*** EXERCISE MATERIALS
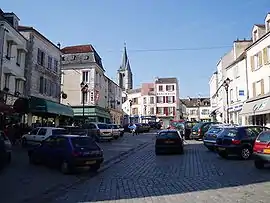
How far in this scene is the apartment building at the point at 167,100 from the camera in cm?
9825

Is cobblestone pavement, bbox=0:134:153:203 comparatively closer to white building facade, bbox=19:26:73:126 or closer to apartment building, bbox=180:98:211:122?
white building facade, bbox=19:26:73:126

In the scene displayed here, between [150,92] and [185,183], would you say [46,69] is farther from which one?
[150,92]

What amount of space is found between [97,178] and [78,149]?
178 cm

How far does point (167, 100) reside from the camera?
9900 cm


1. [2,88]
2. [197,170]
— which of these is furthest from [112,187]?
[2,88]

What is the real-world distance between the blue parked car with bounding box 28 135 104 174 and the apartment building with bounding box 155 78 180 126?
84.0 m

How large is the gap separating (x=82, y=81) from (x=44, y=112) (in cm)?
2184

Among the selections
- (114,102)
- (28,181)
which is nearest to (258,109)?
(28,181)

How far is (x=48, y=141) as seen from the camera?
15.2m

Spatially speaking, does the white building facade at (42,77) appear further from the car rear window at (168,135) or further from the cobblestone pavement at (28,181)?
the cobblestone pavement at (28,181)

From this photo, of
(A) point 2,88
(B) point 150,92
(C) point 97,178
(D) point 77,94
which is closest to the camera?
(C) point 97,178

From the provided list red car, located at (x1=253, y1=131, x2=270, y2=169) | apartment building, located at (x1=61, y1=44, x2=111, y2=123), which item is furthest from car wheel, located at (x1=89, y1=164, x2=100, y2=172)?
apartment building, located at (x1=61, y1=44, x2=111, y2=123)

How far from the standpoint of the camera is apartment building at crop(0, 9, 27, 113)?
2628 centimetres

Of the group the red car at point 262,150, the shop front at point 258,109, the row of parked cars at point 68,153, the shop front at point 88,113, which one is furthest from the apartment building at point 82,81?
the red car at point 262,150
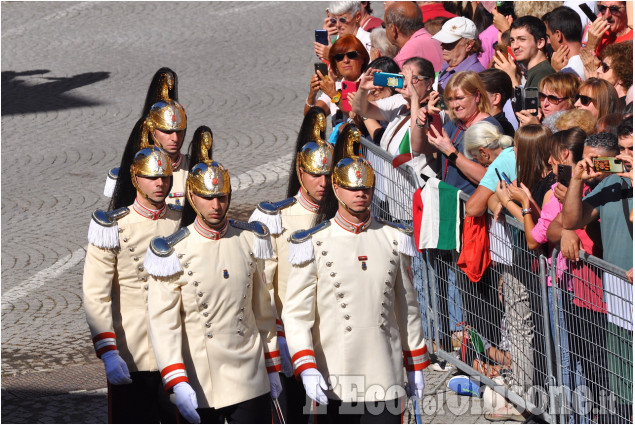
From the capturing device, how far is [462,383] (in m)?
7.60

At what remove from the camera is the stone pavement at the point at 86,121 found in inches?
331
******
*** EXERCISE MATERIALS
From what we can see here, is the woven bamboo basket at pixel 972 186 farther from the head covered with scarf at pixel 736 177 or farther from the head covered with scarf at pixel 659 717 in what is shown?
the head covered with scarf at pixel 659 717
******
**AIM:** Return each line of the items above that contains the word "camera". Case matters.

**THE ANSWER:**
How far in this scene is the apartment building at the point at 167,100 from the camera in cm?
How far does point (167, 100) reside from the camera?
How far is (x=48, y=141) as seen from the camera?
which is closest to the camera?
How far from the standpoint of the camera is apartment building at crop(0, 9, 27, 113)?
At what remove from the camera is the stone pavement at the point at 86,121 found in inches?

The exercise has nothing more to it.